I'm not trying to discourage you but you may want to get some 'muscle'. Shingle packs are very heavy, especially when you have to carry them up a ladder. I carried up 15 packs of 30-year shingles a few years ago for a 450 sq. ft. roof and the WORST part was I carried up 1 more than I thought I needed! It was HEAVIER coming down but I was glad I didn't have to carry 'just one more' up that ladder.
In any event, you need felt and you need to measure out how many 'squares' you'll need. (1 square = 100 sq. ft. of roof.) So, like me, if you have a 30' x 15' roof = 450 sq. ft, it takes 3 packs to do 1 square, ie., it takes 3 packs to do 100 sq. ft.. Thus, I needed only 14 packs but I carried up 15 (to account for 10% waste.) The reason I still had 1 extra is because I didn't figure in the area of a couple of skylights. I included that area in my calculations, that's all. No biggie. Take 450, divide by 100, then multiply by 3 and add 10% more for waste (assuming you don't have any skylights like me!) That will tell you how many 'bundles' you need.
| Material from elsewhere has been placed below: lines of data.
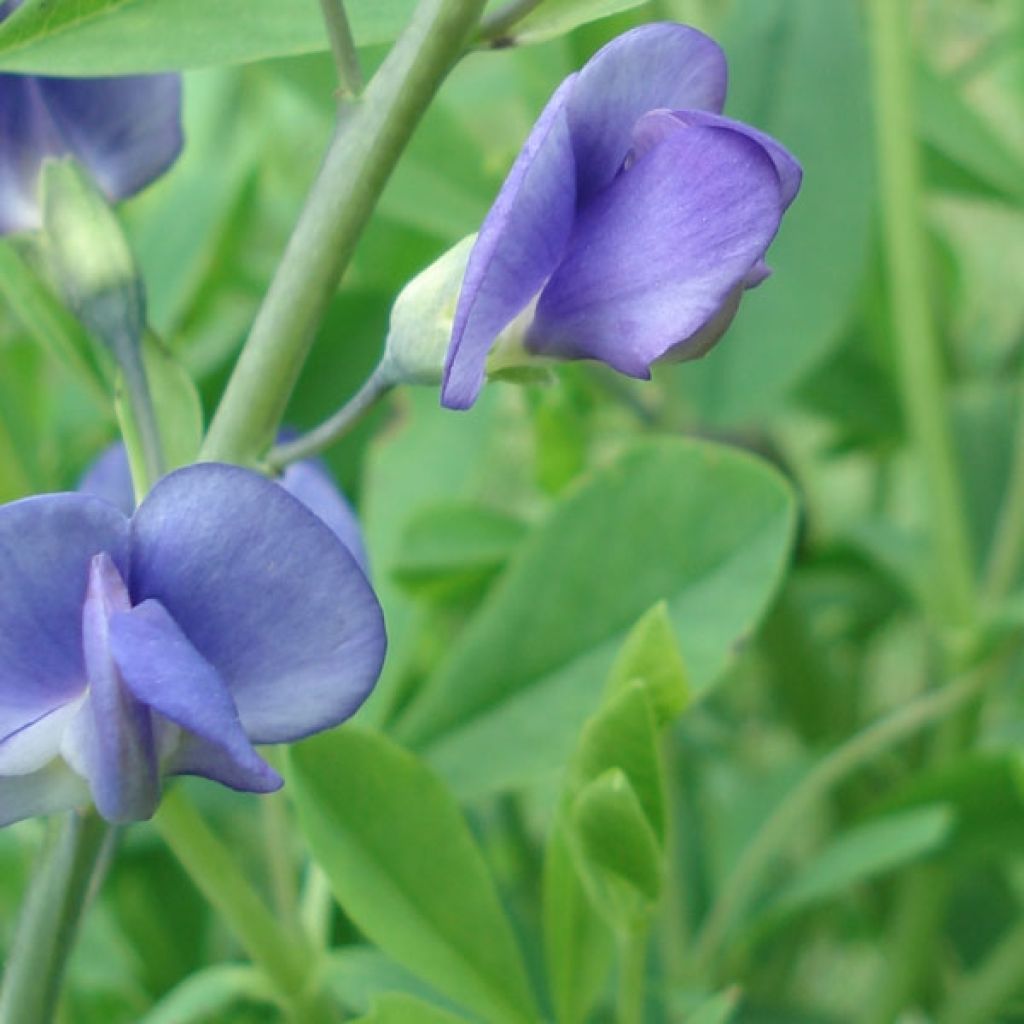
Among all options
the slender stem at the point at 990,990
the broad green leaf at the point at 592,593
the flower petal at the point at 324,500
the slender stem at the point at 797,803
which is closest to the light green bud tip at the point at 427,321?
the flower petal at the point at 324,500

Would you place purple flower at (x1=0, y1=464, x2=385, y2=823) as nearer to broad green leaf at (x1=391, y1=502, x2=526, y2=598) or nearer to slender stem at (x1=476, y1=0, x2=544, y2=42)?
slender stem at (x1=476, y1=0, x2=544, y2=42)

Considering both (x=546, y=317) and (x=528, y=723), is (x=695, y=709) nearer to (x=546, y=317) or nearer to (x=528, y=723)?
(x=528, y=723)

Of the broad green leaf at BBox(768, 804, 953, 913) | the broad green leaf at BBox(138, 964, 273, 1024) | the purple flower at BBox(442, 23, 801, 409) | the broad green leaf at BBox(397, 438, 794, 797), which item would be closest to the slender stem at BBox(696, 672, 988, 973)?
the broad green leaf at BBox(768, 804, 953, 913)

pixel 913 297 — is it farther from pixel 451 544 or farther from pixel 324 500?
pixel 324 500

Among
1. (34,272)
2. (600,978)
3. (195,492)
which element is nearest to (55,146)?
(34,272)

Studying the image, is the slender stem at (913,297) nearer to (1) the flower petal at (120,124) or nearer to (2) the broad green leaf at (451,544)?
(2) the broad green leaf at (451,544)

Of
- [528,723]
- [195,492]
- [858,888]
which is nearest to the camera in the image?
[195,492]
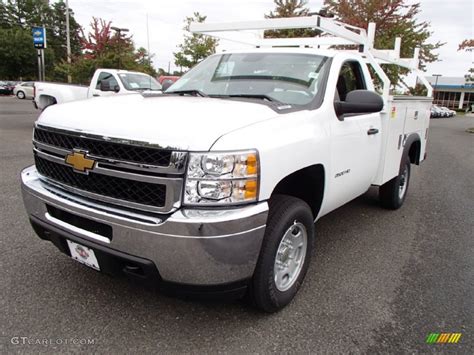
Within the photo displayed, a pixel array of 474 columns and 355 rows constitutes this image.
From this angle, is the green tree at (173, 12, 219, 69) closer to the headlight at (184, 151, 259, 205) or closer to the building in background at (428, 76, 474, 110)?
the headlight at (184, 151, 259, 205)

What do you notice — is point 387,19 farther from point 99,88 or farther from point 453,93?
point 453,93

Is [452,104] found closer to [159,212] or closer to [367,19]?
[367,19]

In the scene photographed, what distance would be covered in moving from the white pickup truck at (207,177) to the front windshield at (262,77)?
0.02 metres

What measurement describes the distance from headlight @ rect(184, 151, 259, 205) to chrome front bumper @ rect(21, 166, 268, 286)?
68mm

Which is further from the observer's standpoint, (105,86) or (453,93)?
(453,93)

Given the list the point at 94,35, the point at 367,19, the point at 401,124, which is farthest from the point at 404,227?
the point at 94,35

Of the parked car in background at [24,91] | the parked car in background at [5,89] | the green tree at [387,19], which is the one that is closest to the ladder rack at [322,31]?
the green tree at [387,19]

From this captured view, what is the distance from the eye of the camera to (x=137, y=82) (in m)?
11.5

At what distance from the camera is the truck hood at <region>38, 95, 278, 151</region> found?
2154 mm

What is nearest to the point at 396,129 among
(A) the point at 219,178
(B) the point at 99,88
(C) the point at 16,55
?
(A) the point at 219,178

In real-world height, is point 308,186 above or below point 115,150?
below

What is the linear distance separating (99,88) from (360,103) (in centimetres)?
981

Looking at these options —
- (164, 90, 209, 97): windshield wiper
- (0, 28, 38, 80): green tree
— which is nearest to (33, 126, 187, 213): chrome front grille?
(164, 90, 209, 97): windshield wiper

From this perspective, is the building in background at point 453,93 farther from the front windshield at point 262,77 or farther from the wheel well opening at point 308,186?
the wheel well opening at point 308,186
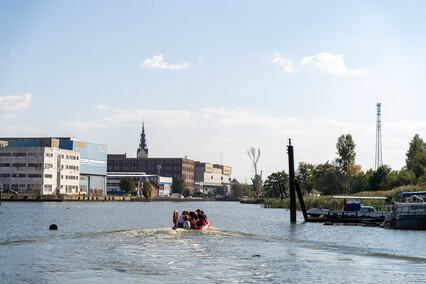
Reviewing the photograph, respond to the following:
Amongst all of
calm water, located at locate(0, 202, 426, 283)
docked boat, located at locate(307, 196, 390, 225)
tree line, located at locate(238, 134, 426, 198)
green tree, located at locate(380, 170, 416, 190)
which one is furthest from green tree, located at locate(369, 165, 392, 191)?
calm water, located at locate(0, 202, 426, 283)

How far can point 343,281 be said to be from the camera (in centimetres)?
3086

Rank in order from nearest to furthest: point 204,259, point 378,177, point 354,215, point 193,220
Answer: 1. point 204,259
2. point 193,220
3. point 354,215
4. point 378,177

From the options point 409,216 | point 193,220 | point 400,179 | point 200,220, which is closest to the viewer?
point 193,220

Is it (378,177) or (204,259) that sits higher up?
(378,177)

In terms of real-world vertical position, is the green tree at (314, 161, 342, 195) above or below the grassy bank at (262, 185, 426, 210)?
above

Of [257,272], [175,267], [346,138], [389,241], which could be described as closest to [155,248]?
[175,267]

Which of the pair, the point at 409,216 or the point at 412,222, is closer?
the point at 412,222

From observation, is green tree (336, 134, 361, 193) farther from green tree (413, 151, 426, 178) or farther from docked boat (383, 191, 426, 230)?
docked boat (383, 191, 426, 230)

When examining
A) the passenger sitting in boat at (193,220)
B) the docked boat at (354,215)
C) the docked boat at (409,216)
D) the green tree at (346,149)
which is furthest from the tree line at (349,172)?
the passenger sitting in boat at (193,220)

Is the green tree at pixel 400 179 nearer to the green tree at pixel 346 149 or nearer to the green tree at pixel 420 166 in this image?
the green tree at pixel 420 166

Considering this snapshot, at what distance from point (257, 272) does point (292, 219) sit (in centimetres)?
5009

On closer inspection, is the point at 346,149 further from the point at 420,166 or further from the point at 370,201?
the point at 370,201

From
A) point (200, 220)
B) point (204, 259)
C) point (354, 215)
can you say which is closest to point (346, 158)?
point (354, 215)

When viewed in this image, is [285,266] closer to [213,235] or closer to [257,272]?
[257,272]
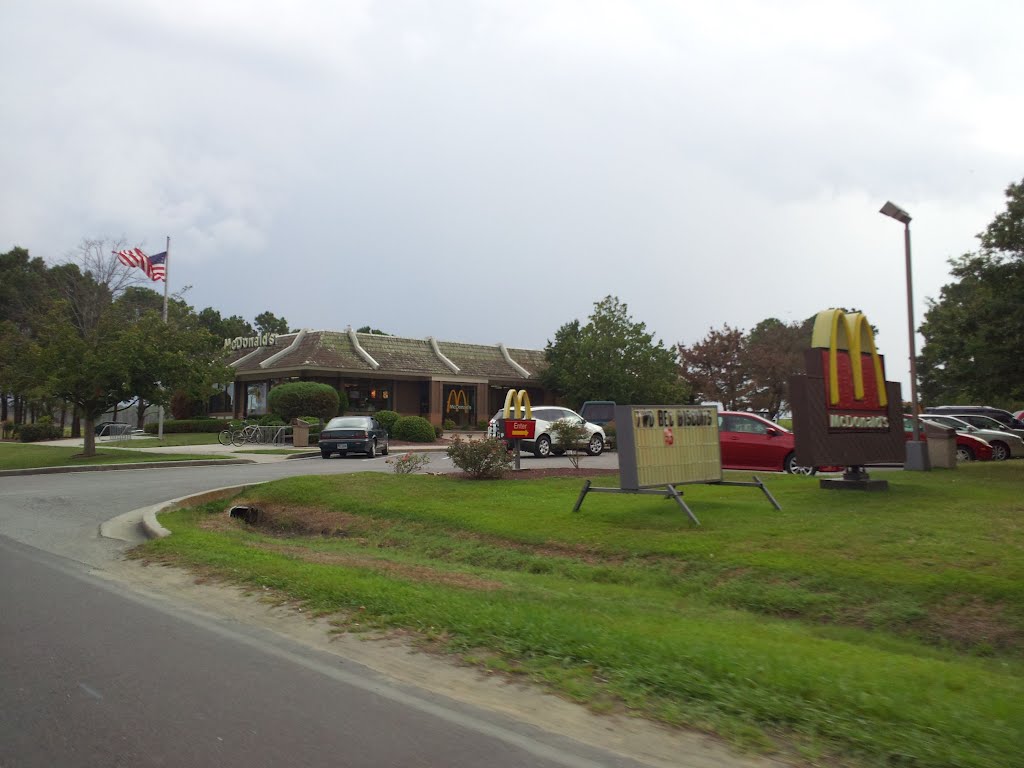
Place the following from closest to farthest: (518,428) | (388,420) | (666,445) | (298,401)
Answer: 1. (666,445)
2. (518,428)
3. (298,401)
4. (388,420)

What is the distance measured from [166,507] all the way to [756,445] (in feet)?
41.6

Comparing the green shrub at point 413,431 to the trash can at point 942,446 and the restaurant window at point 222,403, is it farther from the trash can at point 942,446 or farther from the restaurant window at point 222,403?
the trash can at point 942,446

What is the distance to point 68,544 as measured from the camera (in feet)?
35.4

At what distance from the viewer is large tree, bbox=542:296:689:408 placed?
148 ft

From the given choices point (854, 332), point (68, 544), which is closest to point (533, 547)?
point (68, 544)

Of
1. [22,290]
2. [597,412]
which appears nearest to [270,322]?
[22,290]

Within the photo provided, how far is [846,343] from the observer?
1416cm

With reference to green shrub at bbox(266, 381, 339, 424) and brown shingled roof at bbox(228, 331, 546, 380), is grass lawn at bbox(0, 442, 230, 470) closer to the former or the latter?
green shrub at bbox(266, 381, 339, 424)

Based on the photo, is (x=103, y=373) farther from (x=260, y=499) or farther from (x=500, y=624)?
(x=500, y=624)

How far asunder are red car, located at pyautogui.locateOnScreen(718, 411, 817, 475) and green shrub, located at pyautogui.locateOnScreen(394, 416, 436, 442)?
21570 millimetres

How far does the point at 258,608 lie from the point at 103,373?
19.7 meters

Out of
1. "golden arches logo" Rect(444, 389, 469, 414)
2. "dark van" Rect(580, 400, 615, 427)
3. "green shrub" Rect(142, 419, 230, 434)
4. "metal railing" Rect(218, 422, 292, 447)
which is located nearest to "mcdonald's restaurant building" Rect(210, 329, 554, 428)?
"golden arches logo" Rect(444, 389, 469, 414)

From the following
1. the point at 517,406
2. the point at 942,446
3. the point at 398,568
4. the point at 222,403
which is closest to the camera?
the point at 398,568

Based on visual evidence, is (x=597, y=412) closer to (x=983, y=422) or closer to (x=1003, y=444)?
(x=983, y=422)
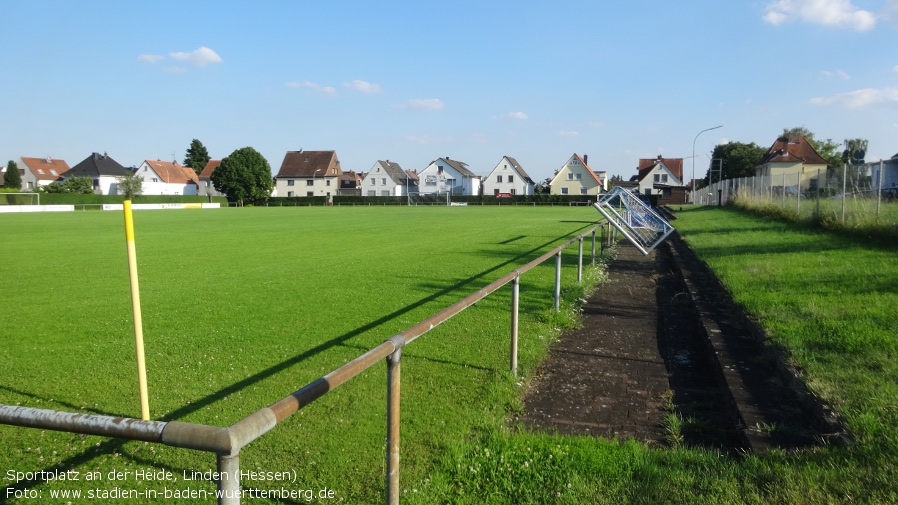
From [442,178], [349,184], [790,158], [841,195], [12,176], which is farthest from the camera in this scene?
[349,184]

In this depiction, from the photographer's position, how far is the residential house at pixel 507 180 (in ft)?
325

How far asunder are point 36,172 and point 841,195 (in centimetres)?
12076

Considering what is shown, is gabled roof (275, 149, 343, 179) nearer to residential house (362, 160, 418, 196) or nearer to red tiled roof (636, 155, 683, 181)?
residential house (362, 160, 418, 196)

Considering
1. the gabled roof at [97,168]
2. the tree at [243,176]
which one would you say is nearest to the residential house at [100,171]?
the gabled roof at [97,168]

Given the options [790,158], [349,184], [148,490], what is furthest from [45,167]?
[148,490]

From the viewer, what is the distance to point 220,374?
212 inches

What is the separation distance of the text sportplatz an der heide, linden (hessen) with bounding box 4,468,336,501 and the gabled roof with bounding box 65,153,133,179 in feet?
345

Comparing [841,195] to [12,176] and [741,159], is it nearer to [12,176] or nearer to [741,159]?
[741,159]

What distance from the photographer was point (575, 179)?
309ft

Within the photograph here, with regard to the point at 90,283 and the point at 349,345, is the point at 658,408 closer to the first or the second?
the point at 349,345

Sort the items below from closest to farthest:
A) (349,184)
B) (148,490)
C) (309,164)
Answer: (148,490) < (309,164) < (349,184)

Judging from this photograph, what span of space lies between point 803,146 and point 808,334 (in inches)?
3275

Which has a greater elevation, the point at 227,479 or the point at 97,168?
the point at 97,168

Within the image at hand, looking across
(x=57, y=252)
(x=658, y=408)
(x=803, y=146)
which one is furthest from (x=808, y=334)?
(x=803, y=146)
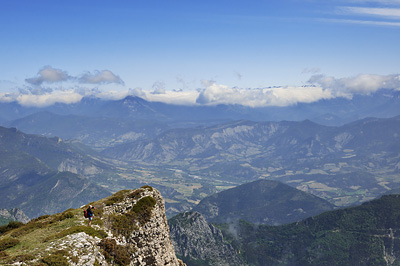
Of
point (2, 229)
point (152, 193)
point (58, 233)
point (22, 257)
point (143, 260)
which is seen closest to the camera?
point (22, 257)

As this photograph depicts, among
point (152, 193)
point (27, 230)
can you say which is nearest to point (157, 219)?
point (152, 193)

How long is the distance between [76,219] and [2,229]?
25.8 meters

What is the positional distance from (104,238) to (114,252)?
2661 millimetres

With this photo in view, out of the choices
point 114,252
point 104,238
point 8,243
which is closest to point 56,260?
point 104,238

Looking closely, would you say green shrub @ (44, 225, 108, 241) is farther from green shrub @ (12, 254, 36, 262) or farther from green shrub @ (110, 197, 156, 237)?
green shrub @ (12, 254, 36, 262)

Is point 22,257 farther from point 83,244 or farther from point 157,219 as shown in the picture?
point 157,219

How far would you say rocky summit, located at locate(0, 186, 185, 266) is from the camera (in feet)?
137

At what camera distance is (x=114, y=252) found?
156 ft

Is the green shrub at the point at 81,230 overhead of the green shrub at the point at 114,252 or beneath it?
overhead

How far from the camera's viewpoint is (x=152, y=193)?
60.5 meters

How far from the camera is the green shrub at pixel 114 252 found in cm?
4659

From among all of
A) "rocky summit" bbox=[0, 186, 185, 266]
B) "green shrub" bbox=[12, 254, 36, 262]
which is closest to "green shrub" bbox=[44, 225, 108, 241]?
"rocky summit" bbox=[0, 186, 185, 266]

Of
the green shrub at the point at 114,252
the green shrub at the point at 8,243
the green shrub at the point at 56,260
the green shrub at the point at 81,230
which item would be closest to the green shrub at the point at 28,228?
the green shrub at the point at 8,243

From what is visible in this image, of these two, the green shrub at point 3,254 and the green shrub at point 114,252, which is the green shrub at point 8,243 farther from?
the green shrub at point 114,252
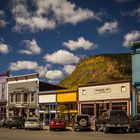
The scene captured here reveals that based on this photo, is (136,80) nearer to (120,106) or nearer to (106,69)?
(120,106)

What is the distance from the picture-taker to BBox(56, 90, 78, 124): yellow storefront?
A: 61.7 metres

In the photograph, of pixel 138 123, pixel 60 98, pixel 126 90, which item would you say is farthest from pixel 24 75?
pixel 138 123

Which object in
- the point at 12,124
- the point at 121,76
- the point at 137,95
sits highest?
the point at 121,76

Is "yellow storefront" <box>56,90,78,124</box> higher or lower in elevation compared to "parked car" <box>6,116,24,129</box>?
higher

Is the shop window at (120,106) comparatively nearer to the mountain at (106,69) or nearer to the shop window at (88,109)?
the shop window at (88,109)

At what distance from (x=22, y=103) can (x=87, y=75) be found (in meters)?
124

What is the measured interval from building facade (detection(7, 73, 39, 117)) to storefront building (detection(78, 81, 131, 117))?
12170 mm

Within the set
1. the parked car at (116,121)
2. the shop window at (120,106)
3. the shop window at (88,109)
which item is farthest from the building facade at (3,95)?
the parked car at (116,121)

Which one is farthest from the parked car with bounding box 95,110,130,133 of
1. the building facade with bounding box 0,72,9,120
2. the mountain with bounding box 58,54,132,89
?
the mountain with bounding box 58,54,132,89

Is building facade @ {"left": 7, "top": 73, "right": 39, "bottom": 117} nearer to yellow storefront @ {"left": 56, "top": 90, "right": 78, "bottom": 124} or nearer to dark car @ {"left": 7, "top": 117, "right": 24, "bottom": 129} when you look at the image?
yellow storefront @ {"left": 56, "top": 90, "right": 78, "bottom": 124}

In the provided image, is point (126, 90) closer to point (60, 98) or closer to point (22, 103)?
point (60, 98)

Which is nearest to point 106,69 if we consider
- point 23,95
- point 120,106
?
point 23,95

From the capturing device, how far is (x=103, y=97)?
5684 centimetres

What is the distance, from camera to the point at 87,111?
59.3 metres
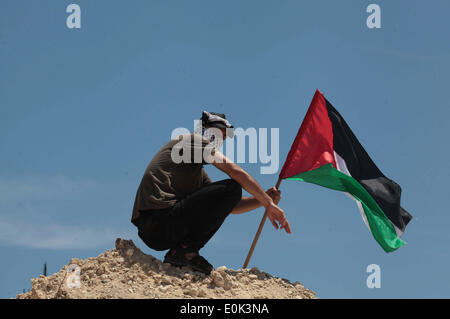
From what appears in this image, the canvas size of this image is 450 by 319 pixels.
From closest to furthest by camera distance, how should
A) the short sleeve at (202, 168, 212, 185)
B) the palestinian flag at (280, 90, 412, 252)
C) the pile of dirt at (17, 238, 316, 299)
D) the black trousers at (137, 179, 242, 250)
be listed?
the pile of dirt at (17, 238, 316, 299), the black trousers at (137, 179, 242, 250), the short sleeve at (202, 168, 212, 185), the palestinian flag at (280, 90, 412, 252)

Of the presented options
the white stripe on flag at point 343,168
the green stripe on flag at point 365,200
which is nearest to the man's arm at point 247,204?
the green stripe on flag at point 365,200

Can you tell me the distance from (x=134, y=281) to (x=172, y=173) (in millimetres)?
1378

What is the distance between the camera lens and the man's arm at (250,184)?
6.98 meters

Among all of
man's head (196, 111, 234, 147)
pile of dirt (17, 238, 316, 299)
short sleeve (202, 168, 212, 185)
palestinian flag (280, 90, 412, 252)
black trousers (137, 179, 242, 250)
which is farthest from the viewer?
palestinian flag (280, 90, 412, 252)

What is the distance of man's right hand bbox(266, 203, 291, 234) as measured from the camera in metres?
7.08

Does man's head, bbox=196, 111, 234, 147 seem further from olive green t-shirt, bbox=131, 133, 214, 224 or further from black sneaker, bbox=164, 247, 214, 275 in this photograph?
black sneaker, bbox=164, 247, 214, 275

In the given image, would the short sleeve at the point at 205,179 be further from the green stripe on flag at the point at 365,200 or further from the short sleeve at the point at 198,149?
the green stripe on flag at the point at 365,200

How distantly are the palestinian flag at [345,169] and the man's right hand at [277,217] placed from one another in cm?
120

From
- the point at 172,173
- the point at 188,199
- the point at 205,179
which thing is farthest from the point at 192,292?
the point at 205,179

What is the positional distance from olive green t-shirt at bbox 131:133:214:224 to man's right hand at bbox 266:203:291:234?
992 millimetres

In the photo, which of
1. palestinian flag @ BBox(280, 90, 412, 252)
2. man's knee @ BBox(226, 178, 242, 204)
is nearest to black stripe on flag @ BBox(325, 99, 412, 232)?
palestinian flag @ BBox(280, 90, 412, 252)

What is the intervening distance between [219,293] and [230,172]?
146 centimetres
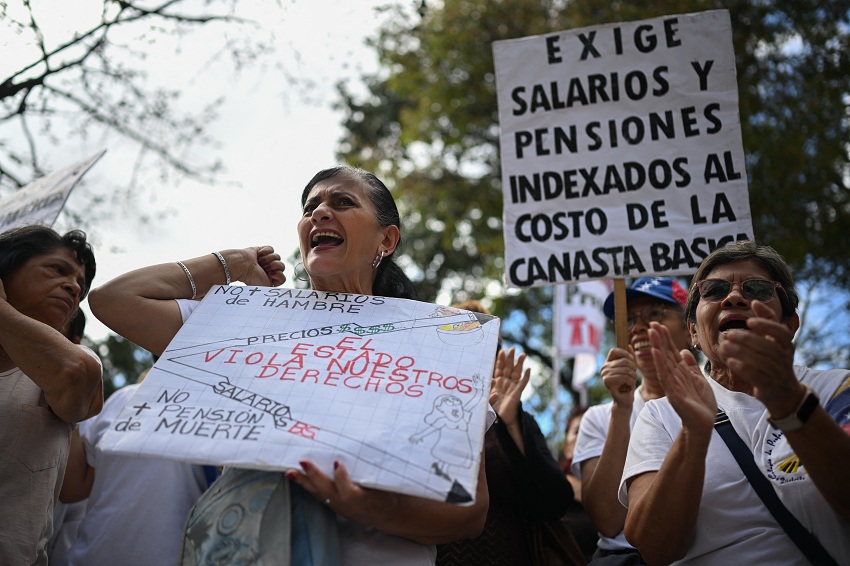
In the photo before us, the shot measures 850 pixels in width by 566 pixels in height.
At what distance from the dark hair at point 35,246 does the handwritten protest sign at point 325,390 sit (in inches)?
34.4

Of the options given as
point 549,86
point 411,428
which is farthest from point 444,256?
point 411,428

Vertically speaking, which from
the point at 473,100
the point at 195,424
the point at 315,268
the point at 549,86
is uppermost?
the point at 473,100

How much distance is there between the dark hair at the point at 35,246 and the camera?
2886mm

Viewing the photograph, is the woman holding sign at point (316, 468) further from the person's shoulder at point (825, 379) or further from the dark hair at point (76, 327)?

Next, you need to figure if you need any Snow & Ice shield. It's a rubbery membrane that's usually layed on the lower edge of the roofline to help prevent ice damming in cold regions. If you have an attic, and it's unfinished, consider having your soffits vented AND a ridge vent installed. (Have a pro or someone who's familiar w/this type of work do it.) In EITHER situation, if you live in a cold region, lay one row at your eaves line.
Next, you need to chalk lines. It's too wordy for me to describe so I've included a couple of roofing links. DoItYourself Roofing Project (start with the Introduction under How To Build A Roof anyways because it would be useful to have a well-rounded background on roofing, in general, before you start ripping and nailing), and Hometime Roofing Project. There are certainly MORE WEB sites but this should get you started. Of course, if you know someone who does roofing, or is a general carpenter, buy their time to do the soffit and ridge vent work (if you decide you need it), and install the Snow & Ice shield (if you live in a cold climate region), and chalk your lines. If you don't get it right, your roof will look silly.
A few small tips: Save any 'cut tabs' for the ridge capping. Cut the backs; NOT the fronts. (Get a pack of blades for your utility knife.) Buy yourself a 'triangle'. Never use a shingle that's less than 6". (Do some math if you have to to see how small of a piece you'll end up with in a row.) READ all the material first, and then again, so you don't miss something. It's the kind of job that pays to know some things in ADVANCE of what you're doing.
I could go on and on but my fingers are getting tired. Again, based on the 'wording' of your Post, it would pay to have someone who's done a roof or 2 before guide you. Others will add more, I'm sure! My best to ya and hope this helps.